The journey of the COVID-19 vaccine – from the factory to the needle injected into a patient - is not immune to breaks in the supply chain.
John Saldanha knows firsthand from his time in the Merchant Marines and at Dole Food Company that anything can, and likely will, go wrong before a product or service reaches its desired destination: the consumer.
At Dole, he monitored 500 containers of bananas daily to ensure they stayed within a temperature of around 57 degrees. If it wandered outside that range, he’d have to open the containers and destroy the contents.
The distribution of the Pfizer coronavirus vaccine requires similar care, in that it needs kept at a certain temperature -- minus 94 degrees, to be exact, before the thawing process.
But there’s more links to the chain with the COVID-19 vaccine and, obviously, more at stake than spoiled fruit, explained Saldanha, Sears chair in global supply chain management and associate professor at the West Virginia University Chambers College of Business and Economics.
Chill out
More than 22 million doses of vaccines, one produced by Pfizer and one by Moderna, have been distributed across the country since early December. As of Monday (Jan. 11), West Virginia has received 109,440 doses and administered 90,645 of them.
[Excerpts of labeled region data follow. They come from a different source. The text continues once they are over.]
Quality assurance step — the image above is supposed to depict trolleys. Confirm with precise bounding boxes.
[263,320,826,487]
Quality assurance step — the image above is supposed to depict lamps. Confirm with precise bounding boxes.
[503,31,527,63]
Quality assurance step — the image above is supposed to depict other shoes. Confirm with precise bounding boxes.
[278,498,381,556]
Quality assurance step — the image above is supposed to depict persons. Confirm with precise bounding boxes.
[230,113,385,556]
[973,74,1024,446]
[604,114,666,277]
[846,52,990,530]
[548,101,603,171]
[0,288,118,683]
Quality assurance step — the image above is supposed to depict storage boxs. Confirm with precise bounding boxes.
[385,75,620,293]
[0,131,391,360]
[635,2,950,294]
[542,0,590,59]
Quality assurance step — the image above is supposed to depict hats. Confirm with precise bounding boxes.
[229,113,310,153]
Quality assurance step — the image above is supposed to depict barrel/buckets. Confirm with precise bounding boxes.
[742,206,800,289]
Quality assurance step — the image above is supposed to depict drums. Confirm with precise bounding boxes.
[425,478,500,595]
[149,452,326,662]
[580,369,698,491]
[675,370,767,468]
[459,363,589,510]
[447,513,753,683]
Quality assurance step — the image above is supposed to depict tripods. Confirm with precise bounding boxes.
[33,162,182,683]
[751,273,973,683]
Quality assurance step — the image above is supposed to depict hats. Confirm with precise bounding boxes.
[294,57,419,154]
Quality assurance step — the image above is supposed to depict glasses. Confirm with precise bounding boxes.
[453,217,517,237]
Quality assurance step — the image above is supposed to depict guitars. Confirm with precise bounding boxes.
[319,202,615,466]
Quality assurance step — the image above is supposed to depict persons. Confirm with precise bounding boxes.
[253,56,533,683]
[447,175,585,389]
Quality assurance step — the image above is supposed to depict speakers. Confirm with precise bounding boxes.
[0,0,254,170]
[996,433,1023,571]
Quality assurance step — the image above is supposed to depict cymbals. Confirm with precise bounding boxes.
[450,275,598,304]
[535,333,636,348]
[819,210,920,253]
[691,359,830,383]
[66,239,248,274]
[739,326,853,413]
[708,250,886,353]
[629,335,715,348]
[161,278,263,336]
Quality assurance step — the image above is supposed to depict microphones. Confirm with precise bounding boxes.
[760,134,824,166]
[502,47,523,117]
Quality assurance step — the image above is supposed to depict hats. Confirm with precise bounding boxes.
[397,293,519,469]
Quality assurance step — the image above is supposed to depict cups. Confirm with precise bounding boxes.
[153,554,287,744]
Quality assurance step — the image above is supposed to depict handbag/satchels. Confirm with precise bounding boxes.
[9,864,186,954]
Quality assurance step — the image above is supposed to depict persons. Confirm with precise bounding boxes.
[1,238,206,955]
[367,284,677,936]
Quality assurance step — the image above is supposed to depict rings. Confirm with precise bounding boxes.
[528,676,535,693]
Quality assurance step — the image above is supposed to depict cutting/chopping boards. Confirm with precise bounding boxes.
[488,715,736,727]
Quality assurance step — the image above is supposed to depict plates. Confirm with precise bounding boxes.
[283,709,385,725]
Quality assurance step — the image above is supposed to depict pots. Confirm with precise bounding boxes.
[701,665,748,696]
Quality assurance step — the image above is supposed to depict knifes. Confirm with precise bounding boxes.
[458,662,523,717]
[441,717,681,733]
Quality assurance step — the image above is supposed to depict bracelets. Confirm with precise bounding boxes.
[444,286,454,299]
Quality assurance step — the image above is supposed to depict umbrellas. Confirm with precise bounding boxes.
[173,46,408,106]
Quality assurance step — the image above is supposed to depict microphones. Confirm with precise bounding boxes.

From a broad view, Saldanha sees four key elements to the vaccine supply chain: Facilities, transportation, information and inventory. The mobilization to get people vaccinated for a virus that has killed more than 374,000 Americans depends on factory workers, storage facilities, drivers/pilots, freezers, dry ice, needles, masks, swabs, public health officials and, of course, medical personnel. It’s a lot of moving parts, which means more room for error.
“This is a historic case study and a new era of supply chain management,” Saldanha said. “It’s a new level of transparency, information availability and coordination.”
Unlike other vaccines, such as for the flu, the challenges of storing, transporting and administering these doses are multifaceted and untested.
Shelf life is a big variable. Pfizer’s vaccine lasts 30 days at the recommended glacial temperature of minus 94. This is where dry ice comes in handy, Saldanha said, but even that has its own complications. Vaccines leave the factory packaged in cases of dry ice and are taken to storage locations. Hospitals and many pharmacies have specialized freezers for items that must be kept super cold.
But if a shipment must be transported on a flight, that’s where things get dicey.
“Dry ice can be hazardous, and only a limited amount can be on airplanes,” Saldanha said.
The vaccine does not remain at the minus 94-degree temperature for the entire duration. Before being administered, it must thaw in a more conventional freezer to around minus 5 or 10 degrees for five days, Saldanha said. Once the vial is opened, it must be used within six hours and diluted with 0.9% sodium chloride.
“You’ve got to plan out how you’re going to provide these doses to patients,” Saldanha said. “There are big differences in this supply chain compared to the flu vaccine. There are multiple steps and each step must be executed on time. The flu vaccine is just sitting there waiting and ready for people to show up at the pharmacy or doctor and say, ‘Hey, I’m ready for my flu shot today.’”
Roads of uncertainty
Despite the countless hours of logistical planning on behalf of supply chain experts, factors beyond their control have led to delays in shipments in some parts of the country.
Vaccines have arrived late or in smaller quantities than expected, due to a combination of weather or lack of manpower somewhere along the chain.
Several thousand doses of vaccine in California and Alabama had to be sent back to Pfizer in mid-December after hiccups in the transportation process.
Saldanha said companies are using GPS-enabled thermal sensitive devices to track each container along its journey.
Major delivery and supply companies such as USPS, UPS, FedEx and DHL are all involved in the transport.
But when plans veer off track, the government should be able to step in because emergency stockpiles should be waiting in the wings, Saldanha said.
“If anything should go wrong like, for example, a major snowstorm that disrupts delivery, the government should be able to tap into a stockpile,” he said. “There should be backups to backups to backups. It’s called contingency planning.”
In order to establish herd immunity, health experts estimate that at least 70 percent of the world population must be inoculated with the vaccine.
“We’re looking at, at least four to five billion people,” Saldanha said. “DHL said that will take 15,000 fights, 200,000 pallet shipments and 15 million cooling boxes over two years. That’s the scale of the situation. Those are the things that need managed at the required quality because we’re talking about people’s lives, all of us collectively.”